The first six-issue story arc, which shows Sasquatch attempting to construct the new team, is called "You Gotta Be Kiddin' Me".

The second six-issue story arc, entitled "Waxing Poetic", saw the return of some original team members as both the original versions visited in the past, and temporal copies brought to the present.

The series was canceled with issue #12.

===Volume 4===
In 2011, the team appeared in a series tied to the crossover storyline Fear Itself, with the newly alive team to be joined by Puck.

===Alpha Flight: True North===
In June 2019, Marvel Comics announced that Alpha Flight would return in a one-shot titled Alpha Flight: True North featuring the original lineup (with the exception of Aurora) and written by Canadian writers Jim Zub, Jed MacKay and Ed Brisson to commemorate the 80th anniversary of the company.

===Volume 5===
In August 2023, the team returned in a five-issue limited series written by Ed Brisson and drawn by Scott Godlewski, as part of the "Fall of X" relaunch.
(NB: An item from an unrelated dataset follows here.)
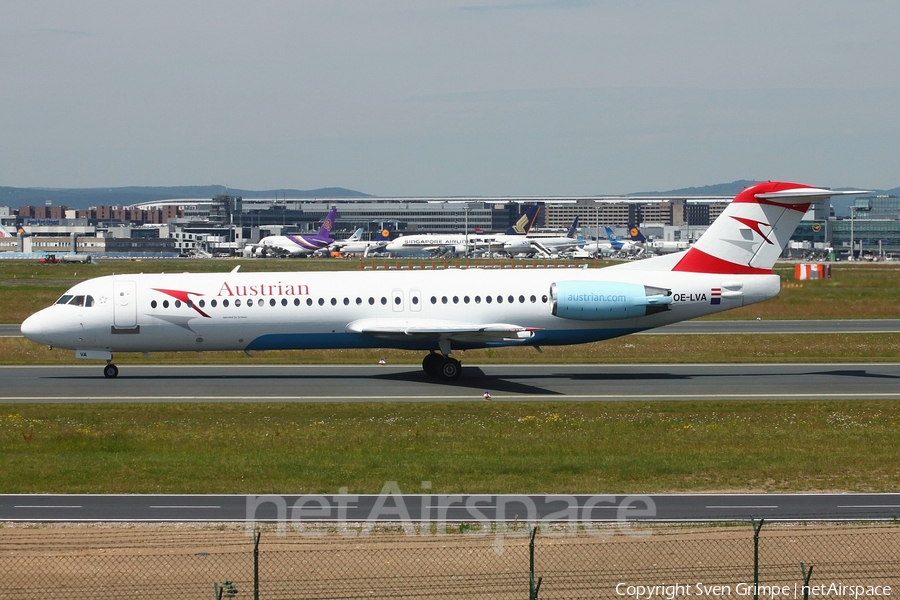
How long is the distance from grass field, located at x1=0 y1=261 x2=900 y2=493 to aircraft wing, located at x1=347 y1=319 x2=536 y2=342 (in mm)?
4546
The lineup includes most of the original team, as well as new addition Fang and Heather Hudson inheriting the Nemesis mantle.

==Collected editions==
Their appearances have been collected into a number of trade paperbacks:

===Alpha Flight Volume 1===
- Byrne, John (2007). "Alpha Flight Classic – Volume 1" (Collects Alpha Flight #1-8)
- Byrne, John (2011). "Alpha Flight Classic – Volume 2" (Collects Alpha Flight #9-19 and X-Men #109)
- Byrne, John (2011). "Alpha Flight Classic – Volume 3" (Collects Alpha Flight #20-29 and Incredible Hulk (vol. 2) #313.

===X-Men crossovers===
- Claremont, Chris (2011). "X-Men: Alpha Flight" (Collects X-Men & Alpha Flight #1-2, X-Men/Alpha Flight (vol. 2) #1-2, X-Men #109, 120–121, 139–140)
- Claremont, Chris (2010). "X-Men: Asgardian Wars" (Collects X-Men & Alpha Flight #1-2, New Mutants Special Edition #1, X-Men Annual #9)

===Alpha Flight Volume 3===
- Scott, Lobdell (2004). "Alpha Flight – Volume 1: You Gotta Be Kiddin' Me" (Collects Alpha Flight (vol. 3) #1-6)
- Scott, Lobdell (2005). "Alpha Flight – Volume 2: Waxing Poetic" (Collects Alpha Flight (vol. 3) #7-12)

===Omega Flight===
- Oeming, Michael Avon (2007). "Omega Flight: Alpha to Omega" (Collects Omega Flight #1-5)
- Koslowski, Rich (2008). "Weapon Omega" (Collects material from Marvel Comics Presents (vol. 2) #1-12)

===Alpha Flight Volume 4===
- Pak, Greg (2012). "Alpha Flight by Greg Pak and Fred Van Lente Volume 1" (Collects Alpha Flight (vol. 4) #0.1, 1–4)

==In other media==
- On February 23, 2022, Luke Cage showrunner Cheo Hodari Coker confirmed that the sudden "rugpull" death of initial series' antagonist Cornell "Cottonmouth" Stokes (primarily portrayed by Mahershala Ali) in the seventh episode of the series' first season was from the series' pitch based on the death of Guardian in Alpha Flight #12.